The danger of using averages alone in web analytics

NyxWulf · on May 23, 2012

I agree with many of the points in the article, however it is conflating two unrelated things. Using simple averages in isolation is almost always a mistake. The real story in a system almost always lies in it's variation and not in the average. There are many ways to look at that, one of them is a histogram, although I tend to prefer time series graphs with moving ranges. One of my favorites is the Xmr chart or any of a number of statistical process control charts. Using those you can get a much better understanding of systems over time.

The transition to Real User metrics is not at all related to using an average. All recording and instrumentation processes will benefit through using more sophisticated and nuanced tools than a simple average. Real user metrics are an important data point, but they lack certain information you can get from external monitoring systems. We use both pingdom and catchpoint, by far my favorite is Catchpoint because I can see things like what ISP is involved with a slow request, what geographic region, etc. I can also get scatter plots and nice statistical graphs around median, geometric mean, 75th, 95th, 99th percentile.

So in short the main points are good, simple averages are misleading. Capturing end user performance data is good. Not using external monitoring though isn't a good idea because there a number of things that you can identify if you have that insight.

joshfraser · on May 23, 2012

While you're right that they are two separate topics, they are quite closely related. Both are about the search for truth and getting a clearer picture of what's actually happening on your site.

Looking at your 95th percentile with RUM data means something totally different than looking at your 95th percentile with synthetic data. With RUM you are looking at your actual visitors across every page on your site. With synthetic testing (Keynote, Catchpoint, etc) you're looking at a small sample of pages from random nodes in random locations around the world. The problem with synthetic testing is that it makes all sorts of assumptions about your visitors like their browser, geography, connection speed, state of browser cache, etc. This doesn't mean that synthetic testing isn't useful (it is!), but it's important to recognize the shortcomings of your methodology whether that's from looking at an average or looking only at synthetic data.

bluesmoon · on May 23, 2012

Disclaimer: My company also does web performance analytics.

I did a talk a couple of years ago on the statistics of web performance where I cover things like median, arithmetic mean, geometric mean, margin of error and sample sizes to carry out proper data analysis. Slides available here: http://www.slideshare.net/bluesmoon/index-3441823

To zashapiro's point about Geometric Mean... while it tends to be superior in the ideal case where the distribution is perfectly Log-normal, on average, most distributions tend to sway from a perfect log-normal. The median gives you a slightly better measure of central tendency in this case.

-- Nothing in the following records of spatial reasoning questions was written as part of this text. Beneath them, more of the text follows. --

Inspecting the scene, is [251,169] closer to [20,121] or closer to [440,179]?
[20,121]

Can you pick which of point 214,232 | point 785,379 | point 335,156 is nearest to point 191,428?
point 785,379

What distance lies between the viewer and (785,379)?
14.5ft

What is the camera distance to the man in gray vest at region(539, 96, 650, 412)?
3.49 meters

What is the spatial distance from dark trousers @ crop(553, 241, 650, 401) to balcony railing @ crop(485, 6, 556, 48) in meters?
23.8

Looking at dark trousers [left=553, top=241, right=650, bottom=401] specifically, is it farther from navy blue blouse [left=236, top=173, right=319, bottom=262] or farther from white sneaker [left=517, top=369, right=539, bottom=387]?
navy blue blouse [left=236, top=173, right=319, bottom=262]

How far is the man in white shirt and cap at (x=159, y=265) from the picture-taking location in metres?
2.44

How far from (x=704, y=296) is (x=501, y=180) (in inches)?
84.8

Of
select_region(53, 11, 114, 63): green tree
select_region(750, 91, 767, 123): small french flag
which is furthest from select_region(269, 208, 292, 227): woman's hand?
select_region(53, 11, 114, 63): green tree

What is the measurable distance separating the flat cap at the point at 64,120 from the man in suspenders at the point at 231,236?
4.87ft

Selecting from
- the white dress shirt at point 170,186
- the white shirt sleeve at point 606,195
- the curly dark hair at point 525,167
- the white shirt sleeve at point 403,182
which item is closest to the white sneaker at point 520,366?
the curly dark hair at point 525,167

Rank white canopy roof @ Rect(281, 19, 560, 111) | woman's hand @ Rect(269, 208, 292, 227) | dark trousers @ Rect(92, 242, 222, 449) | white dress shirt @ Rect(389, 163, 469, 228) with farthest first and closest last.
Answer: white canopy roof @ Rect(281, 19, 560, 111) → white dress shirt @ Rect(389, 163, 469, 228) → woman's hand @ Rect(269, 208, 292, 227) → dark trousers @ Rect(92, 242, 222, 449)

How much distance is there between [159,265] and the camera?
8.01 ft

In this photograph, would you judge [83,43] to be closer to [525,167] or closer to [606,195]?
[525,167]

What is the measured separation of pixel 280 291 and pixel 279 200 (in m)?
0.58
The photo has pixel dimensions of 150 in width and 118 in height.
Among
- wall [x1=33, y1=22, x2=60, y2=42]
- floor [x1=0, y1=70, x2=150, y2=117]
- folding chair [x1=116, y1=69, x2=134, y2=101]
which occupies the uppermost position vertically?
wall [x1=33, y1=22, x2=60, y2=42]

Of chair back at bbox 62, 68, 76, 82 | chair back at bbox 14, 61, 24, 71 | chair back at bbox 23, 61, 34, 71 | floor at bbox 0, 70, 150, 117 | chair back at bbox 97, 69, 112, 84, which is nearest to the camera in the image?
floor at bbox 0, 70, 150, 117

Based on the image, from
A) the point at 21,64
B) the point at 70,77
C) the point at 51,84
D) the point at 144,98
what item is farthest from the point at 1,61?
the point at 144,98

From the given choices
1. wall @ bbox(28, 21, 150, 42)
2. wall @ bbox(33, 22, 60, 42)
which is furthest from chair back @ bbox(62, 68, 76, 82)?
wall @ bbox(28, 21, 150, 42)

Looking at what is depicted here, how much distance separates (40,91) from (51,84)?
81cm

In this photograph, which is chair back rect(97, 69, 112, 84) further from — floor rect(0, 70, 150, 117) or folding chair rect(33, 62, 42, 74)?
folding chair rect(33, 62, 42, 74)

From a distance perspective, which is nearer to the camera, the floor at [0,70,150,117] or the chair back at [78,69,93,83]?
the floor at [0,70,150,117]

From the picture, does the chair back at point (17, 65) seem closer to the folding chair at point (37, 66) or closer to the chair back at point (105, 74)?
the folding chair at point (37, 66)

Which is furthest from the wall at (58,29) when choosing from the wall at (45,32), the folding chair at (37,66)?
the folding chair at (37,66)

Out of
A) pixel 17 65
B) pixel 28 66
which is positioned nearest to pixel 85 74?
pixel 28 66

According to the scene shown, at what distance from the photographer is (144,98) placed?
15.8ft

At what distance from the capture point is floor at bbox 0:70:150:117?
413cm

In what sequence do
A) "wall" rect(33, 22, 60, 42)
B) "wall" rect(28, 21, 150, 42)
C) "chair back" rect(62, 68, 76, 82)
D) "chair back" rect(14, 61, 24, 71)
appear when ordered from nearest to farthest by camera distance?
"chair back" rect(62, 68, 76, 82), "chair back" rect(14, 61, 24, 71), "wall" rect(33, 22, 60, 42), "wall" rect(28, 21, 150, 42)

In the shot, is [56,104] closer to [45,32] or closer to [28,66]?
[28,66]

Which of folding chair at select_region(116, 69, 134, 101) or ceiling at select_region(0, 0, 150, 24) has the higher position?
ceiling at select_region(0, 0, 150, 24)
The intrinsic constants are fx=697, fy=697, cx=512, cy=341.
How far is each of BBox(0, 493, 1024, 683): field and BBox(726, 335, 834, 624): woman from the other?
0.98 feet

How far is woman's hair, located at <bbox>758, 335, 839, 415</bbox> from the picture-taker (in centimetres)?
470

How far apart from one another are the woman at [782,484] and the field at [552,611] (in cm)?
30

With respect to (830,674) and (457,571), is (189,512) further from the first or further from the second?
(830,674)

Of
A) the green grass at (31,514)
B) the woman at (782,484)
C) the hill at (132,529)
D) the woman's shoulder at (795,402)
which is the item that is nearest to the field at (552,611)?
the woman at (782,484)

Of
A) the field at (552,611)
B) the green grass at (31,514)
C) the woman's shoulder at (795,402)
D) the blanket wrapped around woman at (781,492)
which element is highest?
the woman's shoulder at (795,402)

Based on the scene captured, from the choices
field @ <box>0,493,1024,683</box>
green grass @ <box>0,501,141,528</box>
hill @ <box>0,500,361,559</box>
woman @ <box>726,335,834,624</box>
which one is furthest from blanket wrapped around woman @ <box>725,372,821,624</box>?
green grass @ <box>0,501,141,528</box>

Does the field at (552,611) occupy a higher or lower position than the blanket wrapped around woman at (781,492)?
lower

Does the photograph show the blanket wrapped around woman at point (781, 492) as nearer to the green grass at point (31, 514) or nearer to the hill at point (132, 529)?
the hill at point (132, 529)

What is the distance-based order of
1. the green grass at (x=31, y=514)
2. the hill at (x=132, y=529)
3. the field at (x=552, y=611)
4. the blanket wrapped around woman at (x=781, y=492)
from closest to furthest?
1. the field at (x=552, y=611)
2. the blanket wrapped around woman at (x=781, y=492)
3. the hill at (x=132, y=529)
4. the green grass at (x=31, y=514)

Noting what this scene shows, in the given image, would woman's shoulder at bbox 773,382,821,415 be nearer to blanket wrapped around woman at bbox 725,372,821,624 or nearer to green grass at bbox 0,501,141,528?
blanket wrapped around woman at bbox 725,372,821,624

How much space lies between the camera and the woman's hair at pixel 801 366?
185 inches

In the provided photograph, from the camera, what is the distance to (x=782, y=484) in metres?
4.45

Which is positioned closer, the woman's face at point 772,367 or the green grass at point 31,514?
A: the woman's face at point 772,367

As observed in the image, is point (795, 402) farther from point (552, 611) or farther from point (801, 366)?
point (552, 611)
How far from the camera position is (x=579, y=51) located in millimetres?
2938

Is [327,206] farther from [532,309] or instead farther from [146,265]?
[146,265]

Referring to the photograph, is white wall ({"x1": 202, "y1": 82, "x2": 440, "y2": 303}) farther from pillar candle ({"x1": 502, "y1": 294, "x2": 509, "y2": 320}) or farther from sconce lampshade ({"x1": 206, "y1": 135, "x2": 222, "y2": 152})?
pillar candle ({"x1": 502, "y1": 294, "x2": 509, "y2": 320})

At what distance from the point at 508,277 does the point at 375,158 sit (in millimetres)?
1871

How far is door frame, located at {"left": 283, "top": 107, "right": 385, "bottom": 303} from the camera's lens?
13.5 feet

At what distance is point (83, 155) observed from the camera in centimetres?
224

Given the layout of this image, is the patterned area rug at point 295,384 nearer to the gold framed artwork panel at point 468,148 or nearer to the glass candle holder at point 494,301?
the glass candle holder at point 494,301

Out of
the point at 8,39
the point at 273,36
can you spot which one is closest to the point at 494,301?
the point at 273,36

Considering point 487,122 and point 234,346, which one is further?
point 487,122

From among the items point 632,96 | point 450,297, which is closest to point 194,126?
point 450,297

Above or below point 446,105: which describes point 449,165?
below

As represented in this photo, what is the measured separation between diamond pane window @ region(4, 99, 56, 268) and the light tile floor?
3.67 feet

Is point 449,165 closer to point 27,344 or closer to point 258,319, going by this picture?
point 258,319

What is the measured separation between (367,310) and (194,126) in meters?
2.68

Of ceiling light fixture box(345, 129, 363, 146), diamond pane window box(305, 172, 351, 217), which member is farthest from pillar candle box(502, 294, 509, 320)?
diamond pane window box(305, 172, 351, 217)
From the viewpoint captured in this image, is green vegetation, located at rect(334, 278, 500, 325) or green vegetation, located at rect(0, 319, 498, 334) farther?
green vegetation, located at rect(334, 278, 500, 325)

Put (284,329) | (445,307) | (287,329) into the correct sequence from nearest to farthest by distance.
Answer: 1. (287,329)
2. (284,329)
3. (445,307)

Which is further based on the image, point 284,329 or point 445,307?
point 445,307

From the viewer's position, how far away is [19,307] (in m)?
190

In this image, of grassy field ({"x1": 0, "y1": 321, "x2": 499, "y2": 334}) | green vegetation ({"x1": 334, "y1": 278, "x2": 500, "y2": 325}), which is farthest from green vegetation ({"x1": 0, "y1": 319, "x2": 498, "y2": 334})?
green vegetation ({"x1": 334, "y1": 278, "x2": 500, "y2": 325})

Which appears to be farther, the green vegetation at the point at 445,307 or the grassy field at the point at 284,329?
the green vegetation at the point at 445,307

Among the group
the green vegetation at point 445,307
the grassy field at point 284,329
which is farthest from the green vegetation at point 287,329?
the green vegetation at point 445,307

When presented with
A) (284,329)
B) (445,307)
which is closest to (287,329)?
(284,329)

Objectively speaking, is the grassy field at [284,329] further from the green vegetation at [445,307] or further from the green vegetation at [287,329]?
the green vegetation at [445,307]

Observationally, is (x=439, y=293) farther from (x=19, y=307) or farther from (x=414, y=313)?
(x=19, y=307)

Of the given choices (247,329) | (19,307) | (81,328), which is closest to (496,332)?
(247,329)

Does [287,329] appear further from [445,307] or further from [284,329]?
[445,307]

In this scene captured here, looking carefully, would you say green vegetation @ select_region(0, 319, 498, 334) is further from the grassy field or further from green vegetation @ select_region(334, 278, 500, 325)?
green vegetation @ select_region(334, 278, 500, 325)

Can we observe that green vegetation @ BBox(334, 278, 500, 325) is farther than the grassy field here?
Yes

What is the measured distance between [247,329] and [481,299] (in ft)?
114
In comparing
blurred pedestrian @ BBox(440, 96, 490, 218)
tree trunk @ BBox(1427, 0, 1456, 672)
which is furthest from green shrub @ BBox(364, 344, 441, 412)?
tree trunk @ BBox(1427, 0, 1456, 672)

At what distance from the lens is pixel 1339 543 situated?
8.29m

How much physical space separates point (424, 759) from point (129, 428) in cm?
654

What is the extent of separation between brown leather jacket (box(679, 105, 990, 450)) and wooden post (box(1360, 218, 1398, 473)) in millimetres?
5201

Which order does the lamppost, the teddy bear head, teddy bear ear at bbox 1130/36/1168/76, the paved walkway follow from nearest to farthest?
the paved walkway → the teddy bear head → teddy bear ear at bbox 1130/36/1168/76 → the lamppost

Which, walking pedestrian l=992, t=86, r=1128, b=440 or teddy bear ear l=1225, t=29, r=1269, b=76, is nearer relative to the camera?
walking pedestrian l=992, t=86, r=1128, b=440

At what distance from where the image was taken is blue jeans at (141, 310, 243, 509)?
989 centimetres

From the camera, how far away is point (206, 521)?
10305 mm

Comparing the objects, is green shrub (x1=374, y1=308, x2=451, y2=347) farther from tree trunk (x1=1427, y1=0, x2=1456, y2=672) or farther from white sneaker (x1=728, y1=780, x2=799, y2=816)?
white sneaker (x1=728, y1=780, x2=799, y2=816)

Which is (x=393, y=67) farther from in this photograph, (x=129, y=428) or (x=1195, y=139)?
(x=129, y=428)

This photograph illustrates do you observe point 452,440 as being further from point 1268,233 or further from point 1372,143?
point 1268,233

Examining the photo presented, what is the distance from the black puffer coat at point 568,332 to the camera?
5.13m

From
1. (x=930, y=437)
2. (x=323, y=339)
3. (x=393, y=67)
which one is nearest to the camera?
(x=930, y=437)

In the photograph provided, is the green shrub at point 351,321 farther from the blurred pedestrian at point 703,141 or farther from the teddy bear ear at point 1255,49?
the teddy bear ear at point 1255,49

Secondly, there's the problem with user perception of geometric standard deviation (and consequently margin of error). Unlike arithmetic standard deviation which is +-, the geometric standard deviation is */, which means it's not visually symmetric... humans have an easier time visualizing additive symmetry than they do with multiplicative symmetry.

At LogNormal.com, we track the median, arithmetic mean, geometric mean a whole bunch of percentiles and margins of error and a complete distribution curve.

joshfraser · on May 23, 2012

Philip, thanks for sharing the link to those slides. I didn't think it made sense to go that deep on my article, but it's a nice reference for anyone who wants to really dig in.

bluesmoon · on May 23, 2012

True, it was hard enough explaining those concepts in person ;)

jmduke · on May 23, 2012

Or, put more simply.

The average of [0,100,200] and [99,100,101] are both 100. And yet these two data sets are clearly different.

Measures of central tendency should always be supported by measures of dispersion (range, standard deviation, etc.) Not just with web analytics.

shabble · on May 23, 2012

For a compelling example, see Anscombe's Quartet: https://en.wikipedia.org/wiki/Anscombe%27s_quartet

zashapiro · on May 23, 2012

Well said.

zashapiro · on May 23, 2012

I'm surprised you didn't you mention geometric means. Seems like that would also be a relevant way to look at performance data.

pathdependent · on May 23, 2012

Sometimes that's better.

I think the more important point is that knowledge of the underlying distribution -- normal (Gaussian), log-normal, exponential, power law, Weibull, etc -- is very important. The more skewed the underlying distribution, the less relevant the mean becomes -- and it can cause you to make some very bad inferences.

joshfraser · on May 23, 2012

Great point. While geometric means are a little tricker for people to understand, they are definitely one of the better ways of looking at performance data since they describe the central tendency of the data. I personally prefer using the 95th or 99th percentiles because they force you to keep the mindset that you need to be fast for everyone (sans outliers of course).

saetaes · on May 23, 2012

Agreed, it's a great alternative to mean for performance data - Keynote even has it as an optional aggregation function when viewing data. Heck, if you have your performance data in a MySQL database, it's as simple as 'select exp(avg(ln(myVal)))', and doesn't require you to install a UDF, as you would if you wanted to find the median.